The powerful, oil-rich monarchy of Saudi Arabia has had its fair share of tumultuous transitions in the past, with examples of kings either murdered or forced out. That's why a whiff of palace intrigue fuels talk of big changes in policy. The appointment of a new crown prince looks more like a consolidation of power than an overhaul, but it still points to some big economic consequences for the country and beyond.
The upgrade of Mohammed bin Salman (known as MBS) from deputy crown prince to crown prince -- or first in line to the Saudi throne -- will cement in place the 31-year-old's plan to reform the public sector, diversify the economy away from oil and open the doors wider to foreign capital.
MBS is spearheading a new investor-friendly drive to privatize state assets and funnel more cash into defense, tourism, renewable energy and technology. The strategy also includes cuts to generous state subsidies and plans to generate $100 billion a year in extra non-oil revenue.

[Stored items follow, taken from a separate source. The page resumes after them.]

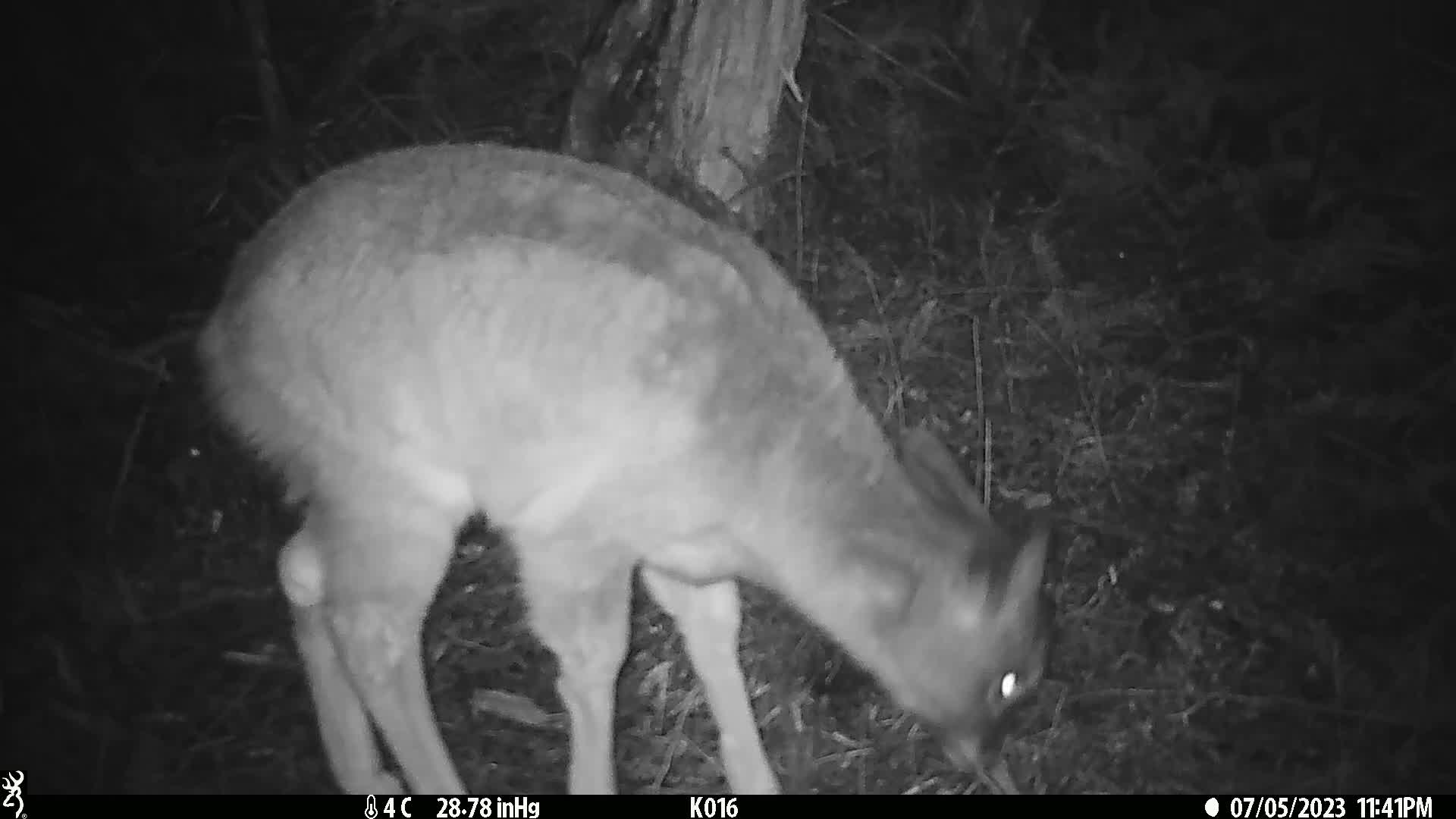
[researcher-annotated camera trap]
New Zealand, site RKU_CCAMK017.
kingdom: Animalia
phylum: Chordata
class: Mammalia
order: Artiodactyla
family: Cervidae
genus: Odocoileus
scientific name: Odocoileus virginianus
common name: white-tailed deer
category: white tailed deer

Doubling down on this program will bring more guns -- Saudi Arabia has one of the world's five biggest military budgets and wants to spend more at home. It will also mean more start-ups: the monarchy is already an investor in Uber and Softbank's technology fund. It will also bring more foreign capital, and add fresh momentum to the planned IPO of Saudi Aramco.

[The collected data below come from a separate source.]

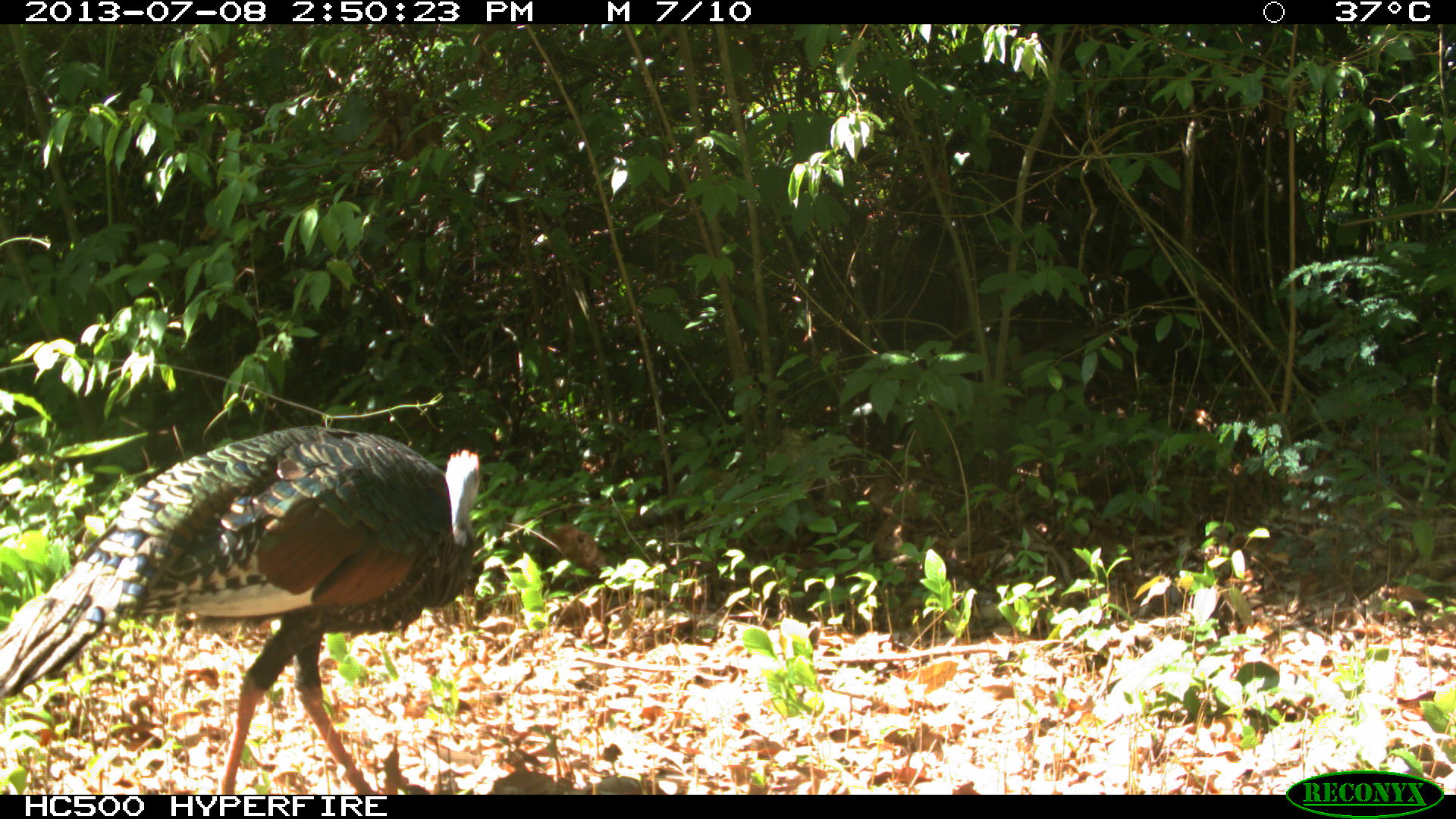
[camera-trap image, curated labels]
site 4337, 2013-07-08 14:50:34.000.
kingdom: Animalia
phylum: Chordata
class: Aves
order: Galliformes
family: Phasianidae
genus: Meleagris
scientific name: Meleagris ocellata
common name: ocellated turkey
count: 1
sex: male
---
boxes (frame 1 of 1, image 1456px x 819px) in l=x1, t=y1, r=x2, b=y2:
meleagris ocellata: l=0, t=420, r=482, b=794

The country's capital markets are being reformed with new corporate-governance rules and a more open approach to foreign investment. Saudi Arabia is also on the path to classification as an emerging market by MSCI, which could bring in $9 billion in extra inflows, according to HSBC.
This won't be easy. Changing the country means shaking up society, not just ways of doing business. Calls for more female workers, sports clubs and entertainment are exposing tensions in a society where religion takes a uniquely central role, as Bloomberg has reported. Some decisions to cancel bonuses and allowances for state employees, which also is said to have set citizens grumbling, have been scaled back. The tricky transition, along with a need to keep cash flowing from energy assets, probably points to a more active need to prop up oil prices through output cuts.
Investor confidence depends also on the politics of the region, which have proven more unpredictable as a bolder Saudi Arabia flexes its muscles. It's probably no accident that this royal reshuffle is happening in the middle of a Saudi-led blockade of Qatar, another commodity-rich monarchy seen as too soft on Iran and Islamic terrorism. But there might be a chance for a breakthrough in the political deadlock as MBS consolidates his power. An end to the crisis would be a positive step for the wider Gulf economy.
All told, investors will probably like the direction of travel Saudi Arabia is now taking, even if the destination still looks pretty far off. A boost to MBS's camp -- even amid the recent shows of geopolitical strength -- will be seen as a positive step for reform.
This column does not necessarily reflect the opinion of Bloomberg LP and its owners.